#### [PROBLEM DESCRIPTION]
Everything from the line containing "Nutrition status Pre-operative" through the end of the data below should be copied exactly, with no other lines.

#### [DATASET SECTION]
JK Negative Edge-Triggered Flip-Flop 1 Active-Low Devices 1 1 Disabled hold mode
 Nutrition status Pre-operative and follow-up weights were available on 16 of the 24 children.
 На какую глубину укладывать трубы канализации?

#### [SOLUTION FOR THIS PROBLEM]
 Nutrition status Pre-operative and follow-up weights were available on 16 of the 24 children.
 На какую глубину укладывать трубы канализации?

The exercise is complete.